Reproduce verbatim the lines of the data below, from the line containing "By looking at" through the line containing "0.98 meters", including both of those lines.

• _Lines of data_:
## START

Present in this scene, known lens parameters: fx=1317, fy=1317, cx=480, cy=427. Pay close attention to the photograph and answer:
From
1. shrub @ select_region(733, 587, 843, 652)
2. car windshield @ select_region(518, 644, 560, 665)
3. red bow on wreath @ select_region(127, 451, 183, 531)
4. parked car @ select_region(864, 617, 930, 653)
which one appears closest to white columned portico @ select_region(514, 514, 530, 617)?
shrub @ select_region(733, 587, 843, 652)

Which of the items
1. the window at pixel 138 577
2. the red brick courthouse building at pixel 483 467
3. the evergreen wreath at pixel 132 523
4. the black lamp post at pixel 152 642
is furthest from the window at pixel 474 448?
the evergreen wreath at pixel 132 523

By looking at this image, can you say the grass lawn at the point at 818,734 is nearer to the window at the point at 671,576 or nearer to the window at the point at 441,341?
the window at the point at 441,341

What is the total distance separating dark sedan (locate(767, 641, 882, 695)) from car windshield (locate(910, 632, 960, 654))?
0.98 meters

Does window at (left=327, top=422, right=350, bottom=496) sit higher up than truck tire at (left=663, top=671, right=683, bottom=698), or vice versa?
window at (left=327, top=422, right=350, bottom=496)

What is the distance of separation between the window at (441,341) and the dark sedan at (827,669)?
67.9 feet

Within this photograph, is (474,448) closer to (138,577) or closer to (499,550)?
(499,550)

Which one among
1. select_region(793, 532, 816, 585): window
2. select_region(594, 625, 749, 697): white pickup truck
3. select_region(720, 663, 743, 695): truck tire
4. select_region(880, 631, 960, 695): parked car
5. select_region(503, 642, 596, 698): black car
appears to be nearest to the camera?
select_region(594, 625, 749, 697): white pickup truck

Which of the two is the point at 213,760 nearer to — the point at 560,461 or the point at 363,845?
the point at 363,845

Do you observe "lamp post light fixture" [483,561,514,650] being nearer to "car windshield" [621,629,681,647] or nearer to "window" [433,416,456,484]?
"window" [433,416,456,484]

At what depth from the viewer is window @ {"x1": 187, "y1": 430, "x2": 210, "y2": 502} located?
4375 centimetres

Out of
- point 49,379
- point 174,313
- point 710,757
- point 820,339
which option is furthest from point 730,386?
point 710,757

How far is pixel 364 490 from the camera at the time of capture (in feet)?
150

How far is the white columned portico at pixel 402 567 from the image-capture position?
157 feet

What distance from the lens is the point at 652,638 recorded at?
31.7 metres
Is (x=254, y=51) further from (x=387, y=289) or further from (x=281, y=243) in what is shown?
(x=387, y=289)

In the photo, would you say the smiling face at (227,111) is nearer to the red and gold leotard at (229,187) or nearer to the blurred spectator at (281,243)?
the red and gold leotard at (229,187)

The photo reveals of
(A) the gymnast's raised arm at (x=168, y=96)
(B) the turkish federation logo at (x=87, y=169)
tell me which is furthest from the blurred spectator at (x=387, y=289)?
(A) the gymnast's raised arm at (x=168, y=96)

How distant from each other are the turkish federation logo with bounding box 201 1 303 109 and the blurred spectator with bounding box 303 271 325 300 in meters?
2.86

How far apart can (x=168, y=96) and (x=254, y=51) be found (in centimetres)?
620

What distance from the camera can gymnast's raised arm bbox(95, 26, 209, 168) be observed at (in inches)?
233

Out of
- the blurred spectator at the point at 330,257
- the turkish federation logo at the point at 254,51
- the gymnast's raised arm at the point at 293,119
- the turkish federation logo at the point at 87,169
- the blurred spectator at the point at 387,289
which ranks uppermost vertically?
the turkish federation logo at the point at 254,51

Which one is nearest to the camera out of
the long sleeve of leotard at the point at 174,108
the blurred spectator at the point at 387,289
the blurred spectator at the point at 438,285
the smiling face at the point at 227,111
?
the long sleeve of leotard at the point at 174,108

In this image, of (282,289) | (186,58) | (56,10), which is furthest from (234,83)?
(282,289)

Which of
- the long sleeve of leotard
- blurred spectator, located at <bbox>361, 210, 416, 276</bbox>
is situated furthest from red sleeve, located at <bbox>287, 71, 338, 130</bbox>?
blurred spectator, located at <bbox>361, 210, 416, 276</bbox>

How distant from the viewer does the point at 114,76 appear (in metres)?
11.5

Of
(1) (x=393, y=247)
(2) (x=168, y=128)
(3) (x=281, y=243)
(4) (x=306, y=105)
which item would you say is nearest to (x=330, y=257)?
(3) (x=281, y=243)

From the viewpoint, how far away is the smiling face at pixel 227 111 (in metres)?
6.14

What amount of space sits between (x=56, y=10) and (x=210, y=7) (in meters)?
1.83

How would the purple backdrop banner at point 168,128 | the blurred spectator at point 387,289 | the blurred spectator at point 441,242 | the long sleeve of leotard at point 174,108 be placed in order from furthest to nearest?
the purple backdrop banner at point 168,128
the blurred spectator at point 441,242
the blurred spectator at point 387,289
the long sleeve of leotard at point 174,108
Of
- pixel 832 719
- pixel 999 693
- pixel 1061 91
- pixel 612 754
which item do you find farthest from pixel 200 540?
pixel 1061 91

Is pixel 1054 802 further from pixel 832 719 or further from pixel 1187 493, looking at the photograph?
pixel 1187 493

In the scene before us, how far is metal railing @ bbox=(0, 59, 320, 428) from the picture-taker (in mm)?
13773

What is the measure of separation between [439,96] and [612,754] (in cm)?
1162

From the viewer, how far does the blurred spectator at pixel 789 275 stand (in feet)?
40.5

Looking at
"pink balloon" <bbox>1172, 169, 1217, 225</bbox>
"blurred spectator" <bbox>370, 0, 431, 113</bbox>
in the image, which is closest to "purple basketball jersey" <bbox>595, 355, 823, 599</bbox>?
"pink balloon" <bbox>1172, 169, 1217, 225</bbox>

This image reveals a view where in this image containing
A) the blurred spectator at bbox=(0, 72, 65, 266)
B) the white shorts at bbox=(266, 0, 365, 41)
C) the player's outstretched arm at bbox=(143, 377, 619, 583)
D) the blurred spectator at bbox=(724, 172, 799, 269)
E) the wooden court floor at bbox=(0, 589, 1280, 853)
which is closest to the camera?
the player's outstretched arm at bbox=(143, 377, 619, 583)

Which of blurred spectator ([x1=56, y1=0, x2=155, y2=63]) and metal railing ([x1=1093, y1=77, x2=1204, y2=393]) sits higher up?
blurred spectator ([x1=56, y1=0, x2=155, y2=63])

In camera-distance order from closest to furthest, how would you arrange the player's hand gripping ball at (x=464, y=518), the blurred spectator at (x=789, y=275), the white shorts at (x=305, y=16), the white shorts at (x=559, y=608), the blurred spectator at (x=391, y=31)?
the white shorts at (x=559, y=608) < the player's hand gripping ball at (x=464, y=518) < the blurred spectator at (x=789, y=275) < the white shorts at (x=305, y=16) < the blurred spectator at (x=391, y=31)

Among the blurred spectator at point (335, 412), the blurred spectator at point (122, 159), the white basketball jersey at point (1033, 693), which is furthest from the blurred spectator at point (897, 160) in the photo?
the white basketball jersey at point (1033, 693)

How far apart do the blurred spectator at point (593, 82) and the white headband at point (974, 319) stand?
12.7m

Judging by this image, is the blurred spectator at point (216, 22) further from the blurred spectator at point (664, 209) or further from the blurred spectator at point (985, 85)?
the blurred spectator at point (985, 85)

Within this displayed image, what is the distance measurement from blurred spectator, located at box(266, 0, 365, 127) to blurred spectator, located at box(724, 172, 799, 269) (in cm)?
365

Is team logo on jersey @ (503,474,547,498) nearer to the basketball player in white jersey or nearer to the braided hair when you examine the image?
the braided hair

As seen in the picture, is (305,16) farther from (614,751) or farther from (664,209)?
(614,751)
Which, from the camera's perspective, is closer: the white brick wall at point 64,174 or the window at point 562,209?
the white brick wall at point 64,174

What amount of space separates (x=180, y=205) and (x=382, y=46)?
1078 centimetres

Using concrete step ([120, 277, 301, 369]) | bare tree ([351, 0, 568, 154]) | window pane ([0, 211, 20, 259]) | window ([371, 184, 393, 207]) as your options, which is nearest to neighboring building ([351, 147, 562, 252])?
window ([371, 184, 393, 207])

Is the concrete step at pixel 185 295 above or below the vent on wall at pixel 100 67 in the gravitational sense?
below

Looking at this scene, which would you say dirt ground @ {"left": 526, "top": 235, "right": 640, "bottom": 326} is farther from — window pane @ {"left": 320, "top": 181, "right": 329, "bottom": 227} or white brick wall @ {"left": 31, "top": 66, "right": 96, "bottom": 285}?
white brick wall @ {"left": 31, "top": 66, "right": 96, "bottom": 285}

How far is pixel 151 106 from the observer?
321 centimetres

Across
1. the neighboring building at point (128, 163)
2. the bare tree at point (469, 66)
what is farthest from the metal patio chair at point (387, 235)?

## END

• _Reply_:
By looking at this image, can you say the grass lawn at the point at 818,734 is nearer to the window at the point at 671,576 or nearer to the window at the point at 441,341?
the window at the point at 441,341

What is the total distance separating dark sedan (locate(767, 641, 882, 695)) from car windshield (locate(910, 632, 960, 654))?
0.98 meters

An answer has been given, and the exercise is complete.